A vida em dois tempos, ou melhor, a vida sem tempo

Foto: Mãe com Prosa

A vida em dois tempos, ou melhor, a vida sem tempo

Por Michelle Póvoa Dufour

 

Fica tranquila, em solidariedade à você (a mim e a todas as mães do Universo) vou ser breve e vou, inclusive, negritar as palavras mais importantes porque assim você nem precisa ler o texto inteiro, apenas captar a ideia principal, já que tenho convicção, baseada em evidências, de que você não terá mais do que 2 minutos para se concentrar.

 

Final de ano então? Já era. Tem a festa da escola (já falei dela aqui), os médicos todos que você adiou e tem certeza plena de que por alguma razão desconhecida seus filhos não podem virar 2017 sem ir ao otorrinolaringologista. Sem falar na aula experimental “maker”que você quer que eles façam em 2018, mas, precisa ter certeza ainda em dezembro de que será uma escolha legal. A das meninas, marquei na próxima quinta!

 

Faz uns 8 anos que meu tempo sumiu, aliás, uns 8 anos e alguns meses porque na gestação eu já comecei a sentir a contagem das horas de um jeito diferente. Dia curto pra tanta providência, gente! Mas hoje sei que era um preparo para o que viria.

 

Quer um exemplo prático? Enquanto eu tento comprar entradas para o cinema pela internet (aquelas operações insuportavelmente chatas, uma vez que nunca lembro da senha do ingresso.com) Elisa me pede para ajeitar a alça da bolsa dela, Manu me solicita para cortar a etiqueta do vestido novo, Elisa me pede para fazer um rabo (alto tá mamy?), Manu pergunta se pode guardar a blusa de frio na minha bolsa, Elisa pergunta se vi onde está o brilho que ela ganhou ontem e em seguida Manu vem com um colar na mão para eu fechar. Só comigo, gente?

 

Desde que me tornei mãe tenho dificuldade de concluir um pensamento, fazer uma reflexão mais reflexiva, finalizar qualquer tarefa sem duzentas mil interrupções. E escrever posts inteligentes? Es-que-ce! Só se for durante o trajeto do trabalho, nas paradas da Marginal ou dentro do banheiro (até da Firma) e primeiro no bloco de notas, pra ter a chance de checar antes de publicar se é algo que minimamente faz sentido.

 

Tudo interrompido, duplamente interrompido! E pra falar a verdade mantive parte dessa crônica pronta para quando pudesse finalizar, o que acontece só agora, uns três meses depois de ter começado a rascunhar o texto.
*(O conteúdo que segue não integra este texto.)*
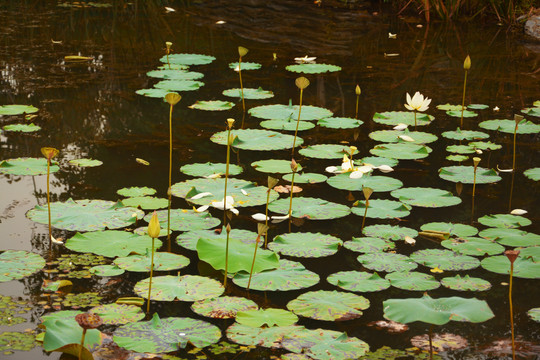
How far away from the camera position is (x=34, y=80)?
202 inches

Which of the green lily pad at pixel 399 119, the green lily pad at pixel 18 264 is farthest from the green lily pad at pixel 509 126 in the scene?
the green lily pad at pixel 18 264

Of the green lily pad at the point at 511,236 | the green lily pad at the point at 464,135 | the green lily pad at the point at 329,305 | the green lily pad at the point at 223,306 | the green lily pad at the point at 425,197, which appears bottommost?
the green lily pad at the point at 223,306

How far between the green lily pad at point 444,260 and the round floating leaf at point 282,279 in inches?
17.5

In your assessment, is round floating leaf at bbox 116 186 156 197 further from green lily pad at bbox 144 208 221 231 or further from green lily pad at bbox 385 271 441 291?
green lily pad at bbox 385 271 441 291

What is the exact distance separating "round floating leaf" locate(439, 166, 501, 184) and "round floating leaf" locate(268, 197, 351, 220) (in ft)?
2.29

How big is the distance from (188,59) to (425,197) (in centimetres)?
305

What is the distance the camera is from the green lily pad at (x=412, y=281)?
240cm

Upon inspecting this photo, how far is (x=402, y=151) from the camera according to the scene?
3.80 metres

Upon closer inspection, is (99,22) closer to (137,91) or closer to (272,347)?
(137,91)

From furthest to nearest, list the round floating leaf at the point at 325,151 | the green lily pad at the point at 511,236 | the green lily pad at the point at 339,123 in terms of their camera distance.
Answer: the green lily pad at the point at 339,123 → the round floating leaf at the point at 325,151 → the green lily pad at the point at 511,236

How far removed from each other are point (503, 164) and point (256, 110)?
1.54 m

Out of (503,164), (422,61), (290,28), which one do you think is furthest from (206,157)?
(290,28)

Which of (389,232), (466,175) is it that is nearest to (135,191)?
(389,232)

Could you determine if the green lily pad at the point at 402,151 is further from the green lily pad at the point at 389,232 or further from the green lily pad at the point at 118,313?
the green lily pad at the point at 118,313
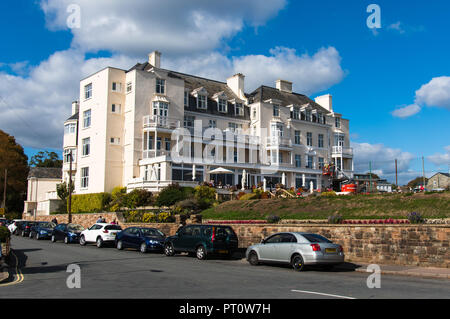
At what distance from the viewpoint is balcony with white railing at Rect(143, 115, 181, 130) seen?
44.5 meters

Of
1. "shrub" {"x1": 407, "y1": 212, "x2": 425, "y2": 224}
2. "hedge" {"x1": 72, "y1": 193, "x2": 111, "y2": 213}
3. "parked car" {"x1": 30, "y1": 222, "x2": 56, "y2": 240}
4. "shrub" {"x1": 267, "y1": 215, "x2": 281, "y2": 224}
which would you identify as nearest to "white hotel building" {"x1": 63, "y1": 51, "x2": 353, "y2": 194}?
"hedge" {"x1": 72, "y1": 193, "x2": 111, "y2": 213}

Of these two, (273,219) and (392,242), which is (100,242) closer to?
(273,219)

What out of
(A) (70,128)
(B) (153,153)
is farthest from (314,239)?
(A) (70,128)

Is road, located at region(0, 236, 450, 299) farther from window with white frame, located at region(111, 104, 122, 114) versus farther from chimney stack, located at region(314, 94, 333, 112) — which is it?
chimney stack, located at region(314, 94, 333, 112)

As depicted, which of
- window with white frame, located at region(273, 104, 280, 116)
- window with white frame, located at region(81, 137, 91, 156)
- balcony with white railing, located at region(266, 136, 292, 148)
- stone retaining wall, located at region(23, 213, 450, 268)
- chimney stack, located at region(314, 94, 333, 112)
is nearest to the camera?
stone retaining wall, located at region(23, 213, 450, 268)

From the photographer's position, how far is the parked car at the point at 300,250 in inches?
610

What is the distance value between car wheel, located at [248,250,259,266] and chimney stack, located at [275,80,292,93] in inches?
1834

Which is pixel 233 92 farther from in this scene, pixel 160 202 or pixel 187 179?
pixel 160 202

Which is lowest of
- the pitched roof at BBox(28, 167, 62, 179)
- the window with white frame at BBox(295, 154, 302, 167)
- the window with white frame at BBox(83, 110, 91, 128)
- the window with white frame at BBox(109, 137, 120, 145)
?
the pitched roof at BBox(28, 167, 62, 179)

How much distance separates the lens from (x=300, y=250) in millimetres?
15852

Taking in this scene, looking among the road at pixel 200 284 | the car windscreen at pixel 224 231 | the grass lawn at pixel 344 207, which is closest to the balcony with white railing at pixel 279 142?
the grass lawn at pixel 344 207

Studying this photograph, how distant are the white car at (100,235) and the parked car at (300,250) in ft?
39.5

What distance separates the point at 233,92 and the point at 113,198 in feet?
75.8

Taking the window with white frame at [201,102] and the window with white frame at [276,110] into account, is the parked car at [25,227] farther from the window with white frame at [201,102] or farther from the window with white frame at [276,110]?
the window with white frame at [276,110]
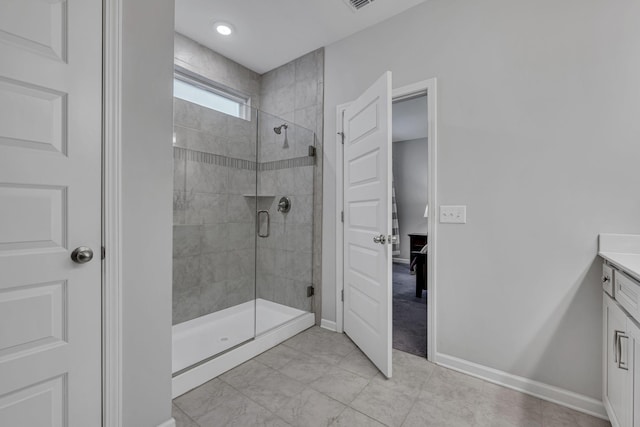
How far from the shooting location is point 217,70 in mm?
2822

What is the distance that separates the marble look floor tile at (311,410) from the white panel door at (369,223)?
46cm

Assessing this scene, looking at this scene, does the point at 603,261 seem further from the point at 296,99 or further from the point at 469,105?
the point at 296,99

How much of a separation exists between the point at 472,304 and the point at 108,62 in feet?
7.90

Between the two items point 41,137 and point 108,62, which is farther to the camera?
point 108,62

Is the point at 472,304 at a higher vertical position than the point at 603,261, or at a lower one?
lower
E completo meu pensamento depois que acordei, chamei com um beijo duas meninas lindas que dormiam na minha cama, já que o pai está viajando, medi a temperatura de uma delas, que parecia meio quentinha, ajudei a trocar o uniforme, coloquei chá na xícara para uma e salada de frutas para outra, desembaracei o cabelo (tipo juba), prendi um rabo de cavalo (alto tá, mamy?), botei dois grampinhos em cada franja, passei manteiga na bolacha cream cracker, fechei a lancheira (com a graça divina deixei tudo pronto na noite anterior), tirei a jaqueta amassada de dentro da mochila (estava desde sexta-feira!), falei algumas vezes para escovarem os dentes, outras para calçarem o tênis, levei na escola, dei oi para as amiguinhas, cumprimentei o diretor (mesmo descabelada), voltei pra casa, estiquei a cama, tirei o lixo do banheiro, mandei e-mails para o trabalho, uma mensagem para a professora de música, peguei meu computador e retomei a minha crônica. E nem são 8 da matina. É, até que meu tempo rendeu!

 

Só esqueci de cumprir a promessa de negritar os trechos mais importantes. Mas quer saber? Se você é mãe como eu, provavelmente não tenha chegado até o final do meu texto! Te entendo, amiga.